Write each entry out again verbatim, pictures excluded.

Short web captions
**********

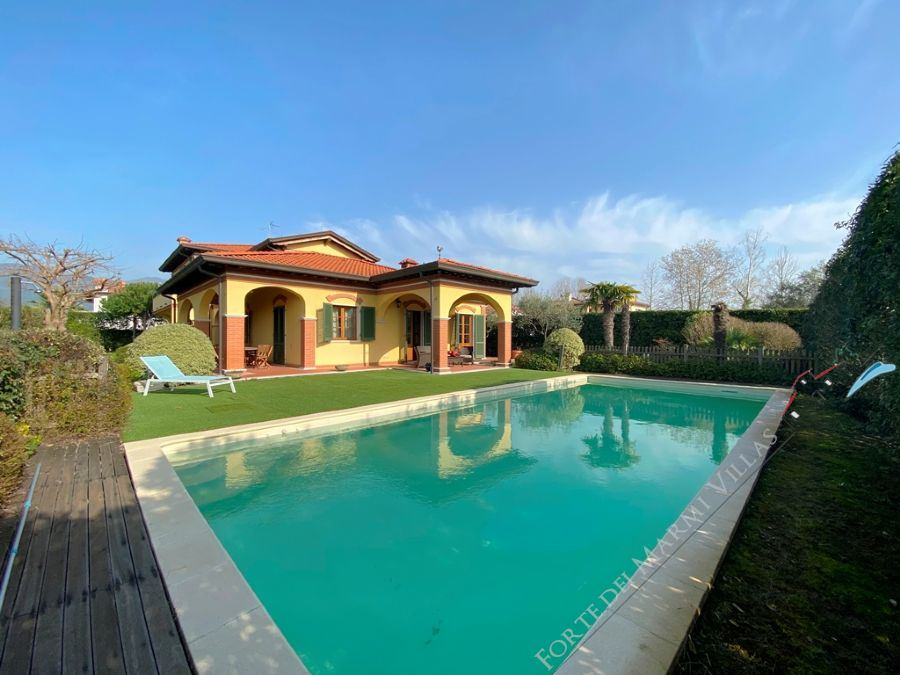 Villa Imperiale detached villa to rent and for sale Forte dei Marmi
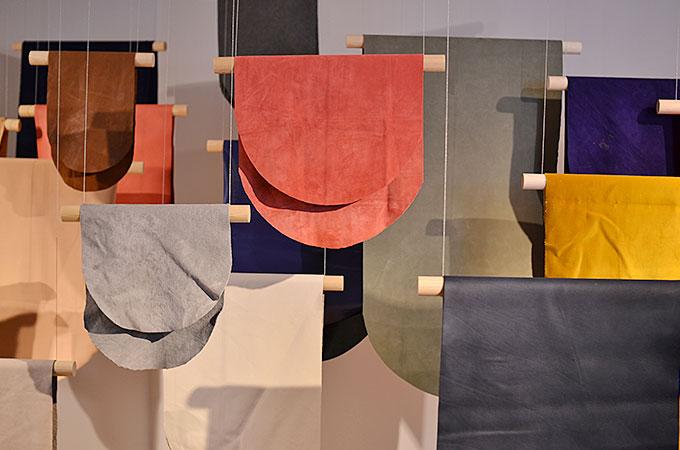 ガラスや布などの色に関する展示03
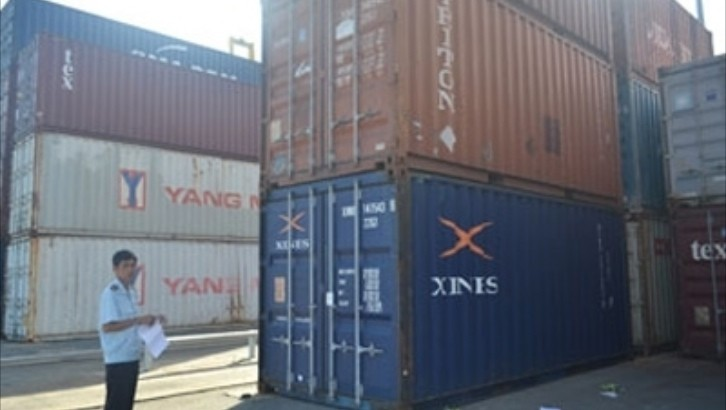 Five Lexus Vehicles Abandoned in Vietnamese Port
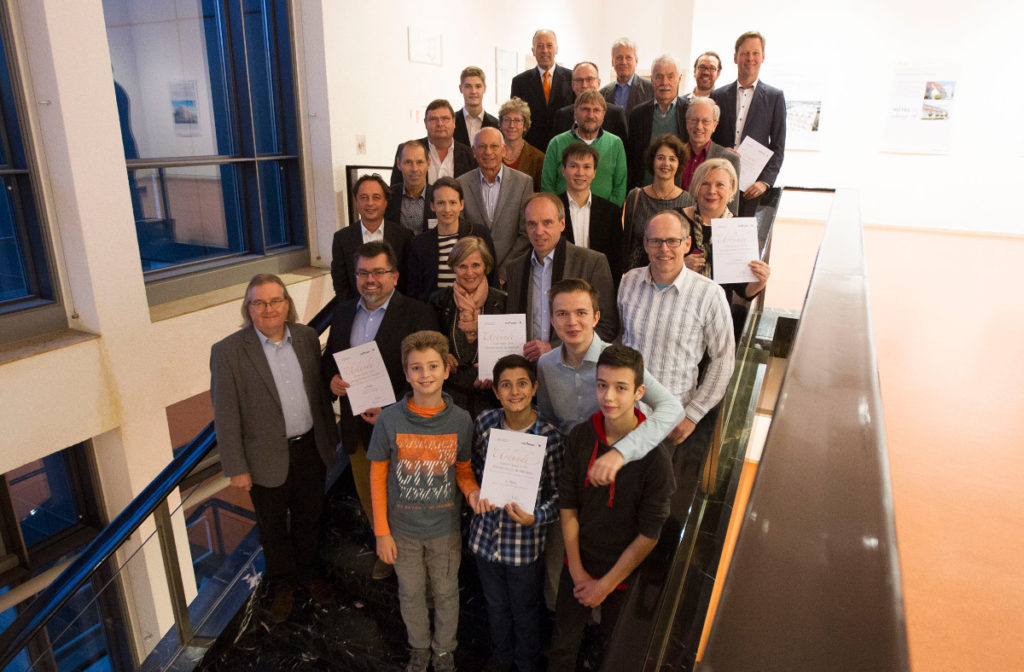 Umweltpreis-Preisverleihung Treppe Gruppenfoto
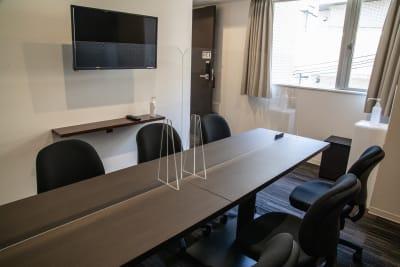 メルディアステイ二条城 会議室、レンタルスペース①の室内の写真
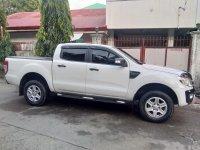 Selling White Ford Ranger 2013 Truck in Manila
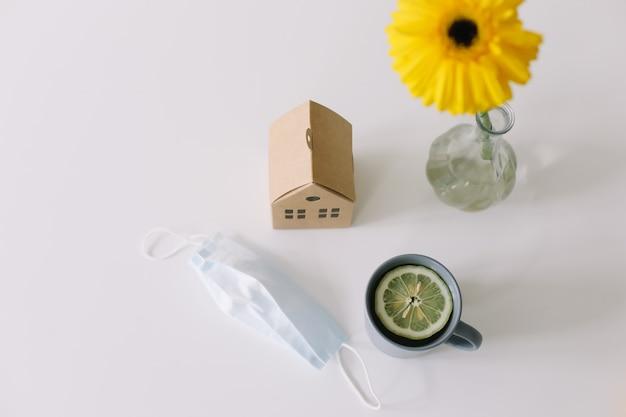Medyczna maska termometr i herbata z cytryną koncepcja pobytu w domu koronawirus covid19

**********

[ANSWER TO THIS TASK]
 Villa Imperiale detached villa to rent and for sale Forte dei Marmi
 ガラスや布などの色に関する展示03
 Five Lexus Vehicles Abandoned in Vietnamese Port
 Umweltpreis-Preisverleihung Treppe Gruppenfoto
 メルディアステイ二条城 会議室、レンタルスペース①の室内の写真
 Selling White Ford Ranger 2013 Truck in Manila
Medyczna maska termometr i herbata z cytryną koncepcja pobytu w domu koronawirus covid19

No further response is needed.